O seu turno terminava com o último barco, mas ele não se ia logo embora. Ficava ali, na plataforma. Ceava uma sandes e fumava um cigarro, a olhar para Lisboa e a ouvir a ponte. Os colegas deixavam-no, entendiam que era um hábito decorrente da solidão daquele trabalhador. Ele não dizia mais nada além do bom dia e boa noite, não tinha mais nada para dizer. E a verdade é que a única coisa que lhe dava conforto eram aqueles sete minutos e meio passados a olhar para o outro lado. Chuva ou noite clara, ele nunca sentia frio nem nunca estava cansado o suficiente para desistir do seu hábito.

Foi numa dessas noites, igual às outras todas. Ele estava a desembrulhar a sua sandes de pasta de atum do papel plástico transparente, hipnotizado pelo uivar da ponte. Não foi por nada, não foi com intenção nenhuma. Mas ele olhou para a água. Nela estava um vulto, podia distinguir-se mesmo na escuridão. Um peixe? Um peixe muito grande, tinha de ser. Mas o vulto saltou para fora de água e caiu na plataforma. Ele aproximou-se, apenas uma ponta do pão fora do plástico.

Quando viu melhor, correu. Era uma pessoa! Uma pessoa dentro de água, teria caído da ponte, um suicida? Mas como teria vindo parar tão longe? Ao aproximar-se, viu que o corpo branco que brilhava debaixo da lua era o de uma mulher. Estava nua e olhava para ele, assustada, olhos arregalados e húmidos. Mas não eram lágrimas, era a água do rio. Ajoelhou-se junto dela, para lhe perguntar se estava bem, o que se passava, quem era, para onde queria ir. Mas ao tocar-lhe não sentiu qualquer suavidade. Em vez disso, pele escamosa. A luz ténue fazia-as brilhar, as escamas. Então ele viu a cauda. Em vez de pernas, a mulher tinha uma cauda cinzenta, com barbatanas. E também as tinha entre os dedos e nos braços e nas costas. Virou-a para cima e analisou-a.

Tinha apanhado uma sereia no porto de Cacilhas.

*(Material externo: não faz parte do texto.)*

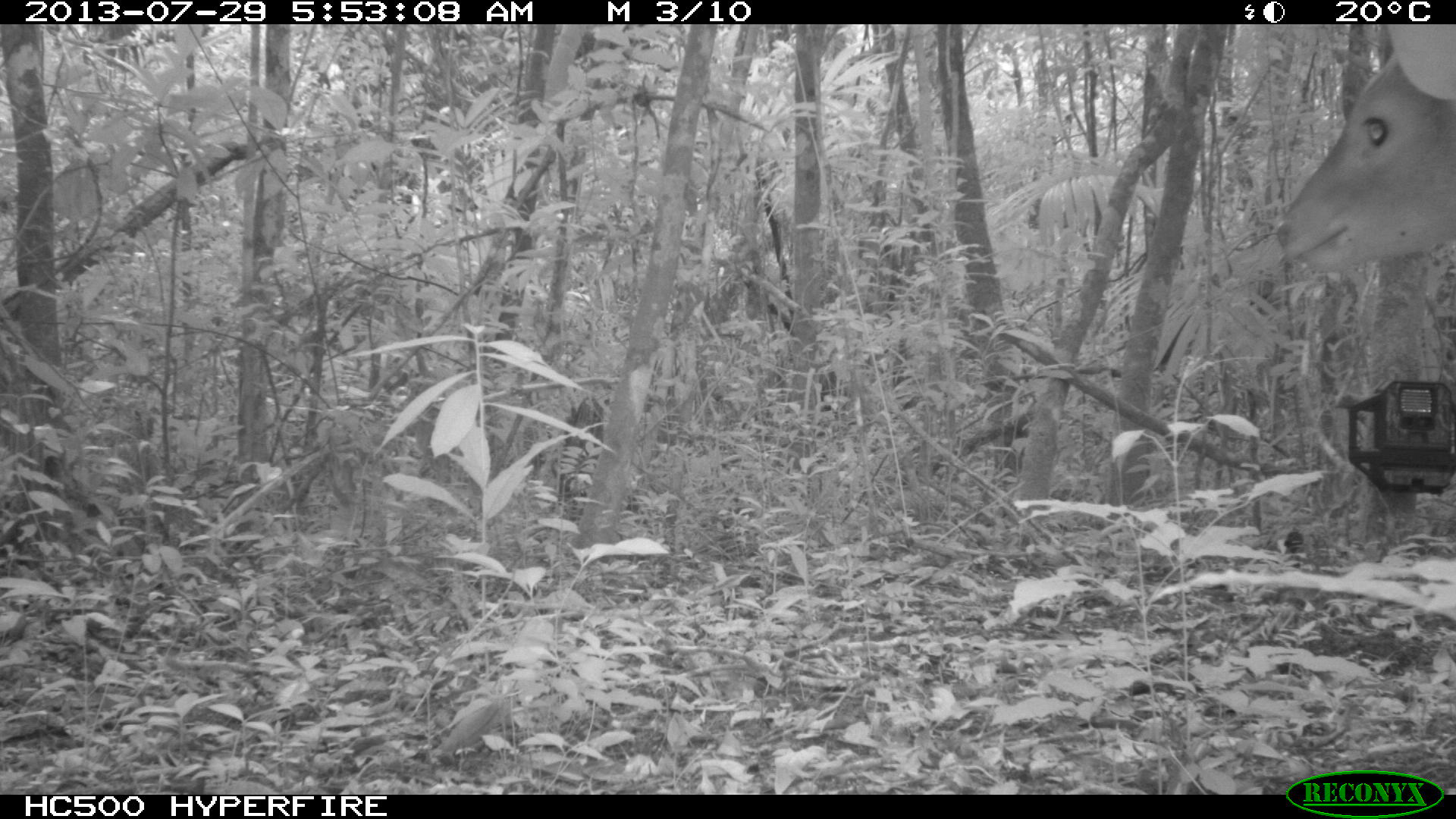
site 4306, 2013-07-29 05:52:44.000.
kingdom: Animalia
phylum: Chordata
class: Mammalia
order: Artiodactyla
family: Cervidae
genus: Mazama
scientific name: Mazama temama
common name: central american red brocket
Mazama temama (central american red brocket), count 1, sex male.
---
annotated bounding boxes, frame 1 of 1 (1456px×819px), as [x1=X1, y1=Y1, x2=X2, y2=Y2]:
mazama temama: [x1=1275, y1=25, x2=1456, y2=272]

Primeiro pensou em empurra-la de novo para dentro de água, mas decidiu aproveitar a oportunidade para a olhar melhor. Perguntou-lhe quem era, mas ela não sabia a língua das pessoas que vivem na terra e não respondeu. Ofereceu-lhe a sandes de pasta de atum. Ela comeu apenas o recheio. Só depois viu que ela tinha um saco de plástico preso na barbatana, tão apertado que a causava uma ferida, circular e arroxeada, com todo o ar de ser dolorosa. Com ajuda das chaves de casa, cortou o saco. Não tinha nenhum desinfectante, nem betadine nem nada, nem sequer sabia se aquilo era bom para peixes, por isso decidiu empurrá-la para a água e deixá-la ir à sua vida. Estes bichos devem ser resistentes, vivem dentro de água, não vai haver problema.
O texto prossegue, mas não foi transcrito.